ADVENTures in Support Raising

- - A D V E N I R E - - 

A latin word composed of “ad” meaning “to” & “venire” meaning “come”. It is the word from which we adapted ADVENT. 

Advent is a time of waiting for what is TO COME. . . and it begins on Sunday.

For the last few years, Advent has been the season of the church calendar with which I have felt the most connected with, desirous of, and devoted to. This is because the last few years of my life have been hard on my soul. As a student of theology I came to that point that some of you may find vaguely familiar where I was: confused about what I believed, consumed by my questions, lost in my thoughts of God, even frustrated with the Bible. . . and it felt like I wasn’t coming up for air for months at a time because it felt dishonest to surface when those thoughts still lingered like an anchor on every part of me. And yet, whenever Advent rolled around, there was always a peace ushered in with it that relieved my soul from some of its worry. 

Now, I wrote all of that in the past tense. . . but I must admit that I am still in that season of my life. Not quite at the same depth as I had been over the last 3 years, but it still lingers. And now as Advent rolls back around, I am breathing deeply at just the thought of it. 

But I must say, there is one thing that has gotten in the way of my Advent preparations: support raising.

Today is December 1st and it is the deadline we set back at training in August for when we should hit 100%. . .and ever since then I have been working and praying in hopes of what today would be: the finish line of this good but exhausting and sometimes uncomfortable race towards "fully-funded."

Today I am at 50% of my financial need though. Not quite what I expected, not quite what I’d hoped for. . .in fact, its only half of what I prayed for.

My first thought after realizing my deadline would have to be extended was “now I have to work through Christmas.” I have so been looking forward to enjoying my last holiday season in the US with my family and to being able to fully immerse myself in Advent traditions without the distractions I usually have (school). And so, I was a little let down. I just worked hard for three months and still I haven’t achieved what I was supposed to.

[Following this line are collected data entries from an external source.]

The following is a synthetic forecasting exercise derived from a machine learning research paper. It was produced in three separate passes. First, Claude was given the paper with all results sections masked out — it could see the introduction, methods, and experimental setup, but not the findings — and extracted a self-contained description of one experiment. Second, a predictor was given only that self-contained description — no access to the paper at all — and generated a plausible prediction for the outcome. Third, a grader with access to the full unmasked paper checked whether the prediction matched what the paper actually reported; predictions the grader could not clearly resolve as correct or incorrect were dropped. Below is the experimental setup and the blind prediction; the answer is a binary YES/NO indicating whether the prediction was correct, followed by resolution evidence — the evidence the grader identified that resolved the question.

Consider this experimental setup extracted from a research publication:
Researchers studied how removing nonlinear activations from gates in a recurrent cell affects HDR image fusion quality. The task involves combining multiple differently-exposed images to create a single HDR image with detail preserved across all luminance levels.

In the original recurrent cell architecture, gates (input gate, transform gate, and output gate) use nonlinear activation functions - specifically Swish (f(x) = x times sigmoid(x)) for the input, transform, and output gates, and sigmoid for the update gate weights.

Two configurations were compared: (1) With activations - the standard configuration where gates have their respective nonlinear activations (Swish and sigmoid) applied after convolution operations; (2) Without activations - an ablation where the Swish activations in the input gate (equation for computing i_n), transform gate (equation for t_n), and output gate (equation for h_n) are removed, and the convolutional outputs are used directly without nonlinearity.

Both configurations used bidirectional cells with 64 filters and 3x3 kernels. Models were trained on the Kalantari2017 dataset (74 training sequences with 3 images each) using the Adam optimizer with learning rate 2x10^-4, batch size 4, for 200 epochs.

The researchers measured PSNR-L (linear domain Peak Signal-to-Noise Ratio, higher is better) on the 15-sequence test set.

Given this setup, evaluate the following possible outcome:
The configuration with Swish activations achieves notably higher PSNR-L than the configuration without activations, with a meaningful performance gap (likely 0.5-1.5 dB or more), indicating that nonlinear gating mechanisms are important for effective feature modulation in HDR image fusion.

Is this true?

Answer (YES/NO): YES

So, for the last week I have been wondering how I am supposed to be properly prepared to participate in Advent when I have money to worry about? And as I sat thinking about it tonight, I realized something I desperately needed to. . . and that’s what the rest of this post will be about: the true meaning of Advent- in terms of Christmas, and fundraising, and life in general. 


Though I may not have realized it, and sort of even resented it, I am actually in a most ideal place to begin Advent. I felt the need to prepare for the season, to clean everything up and put it away so I could just focus on these 4 weeks of heightened spiritual meaning. . . and yet nothing could be further from the truth of Advent: that God comes to us.

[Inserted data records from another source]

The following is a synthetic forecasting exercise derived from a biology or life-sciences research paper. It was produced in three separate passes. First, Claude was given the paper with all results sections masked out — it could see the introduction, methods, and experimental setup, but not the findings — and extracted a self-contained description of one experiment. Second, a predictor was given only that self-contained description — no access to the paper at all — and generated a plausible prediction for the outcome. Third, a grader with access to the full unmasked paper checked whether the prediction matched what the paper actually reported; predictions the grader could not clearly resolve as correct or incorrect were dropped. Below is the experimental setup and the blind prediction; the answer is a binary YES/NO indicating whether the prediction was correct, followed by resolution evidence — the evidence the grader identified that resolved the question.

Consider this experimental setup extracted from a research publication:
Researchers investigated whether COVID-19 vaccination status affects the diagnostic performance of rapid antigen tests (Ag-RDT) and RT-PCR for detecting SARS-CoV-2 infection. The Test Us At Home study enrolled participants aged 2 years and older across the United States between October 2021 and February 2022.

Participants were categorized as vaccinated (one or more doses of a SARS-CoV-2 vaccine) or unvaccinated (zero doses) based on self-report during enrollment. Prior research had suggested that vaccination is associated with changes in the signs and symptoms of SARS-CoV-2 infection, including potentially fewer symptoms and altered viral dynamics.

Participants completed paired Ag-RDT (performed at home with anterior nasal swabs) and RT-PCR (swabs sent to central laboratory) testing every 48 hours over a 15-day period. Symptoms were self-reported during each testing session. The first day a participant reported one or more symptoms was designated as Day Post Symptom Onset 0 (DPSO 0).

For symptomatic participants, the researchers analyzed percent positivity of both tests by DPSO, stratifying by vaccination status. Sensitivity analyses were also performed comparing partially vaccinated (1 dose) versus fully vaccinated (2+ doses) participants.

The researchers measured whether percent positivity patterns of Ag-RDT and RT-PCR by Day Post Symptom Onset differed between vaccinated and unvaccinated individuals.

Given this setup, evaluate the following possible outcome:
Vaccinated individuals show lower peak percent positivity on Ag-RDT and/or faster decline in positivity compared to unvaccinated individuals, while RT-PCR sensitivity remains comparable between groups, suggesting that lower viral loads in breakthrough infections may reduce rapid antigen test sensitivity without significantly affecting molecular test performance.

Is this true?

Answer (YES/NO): NO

God comes to us in our mess. God comes to us in our anticipation and in our despair. God comes to us in our burdens, amidst our busyness, past our barriers, and through all the brambles of life. He steps into it. . . and we can’t possibly prepare well for that; it is an event that is so beyond our comprehension that all we can do is wait…and hope. 

. . . . . . . . . . . 

A good friend of mine has a tattoo on his arm that reads “Agape Misce Nobis.” This is a latin phrase that we see written on a lot of christian artifacts from the first few centuries after Christ’s death, and it is often used in relation to communion. It means “love joins with us.” The word for “joins” is actually more directly translated as “mixes” and is the same word used to speak of wine mixing which implies the impossibility of separation once the combination has been made. 

To me, this is a perfect illustration of what we are waiting for in Advent . . . we are waiting for God to show up and join with us. . . and we wait for it every year, though its already been done and cannot be undone. We wait for it every year because it helps us to remember, it helps us to celebrate, it helps us to renew our joy and hope and trust in God― a God who has stepped into our time and joined with us inseparably and incomprehensibly. 

. . . . . . . . . . .

So what about support raising amidst all of this?  

Well, I certainly have wondered why my funding has not come in by the deadline I worked toward and prayed toward. The truth is that I really don’t know. . .  but I also wonder if maybe it didn’t happen, at least in part, so I could see all of this: that support raising is just like every other part of my life. . . something that I have to trust God will step into, something I cannot prepare for but must wait on, and hope in God for. 

. . . . . . . . . . .

Dante once wrote about how ‘time is love,’ and I think he was right. God has lovingly given us time to live and experience and grow and break. But I think God’s greatest love is not that He gave us time but that He stepped into it, and that He continues to do so. 

Time can also be thought of as seasons…This Advent I pray we realize that God HAS COME into our every season of life. As we wait, as we hope, as we fundraise, as we doubt, as we work―He is there, like wine into water― never to be separated again. 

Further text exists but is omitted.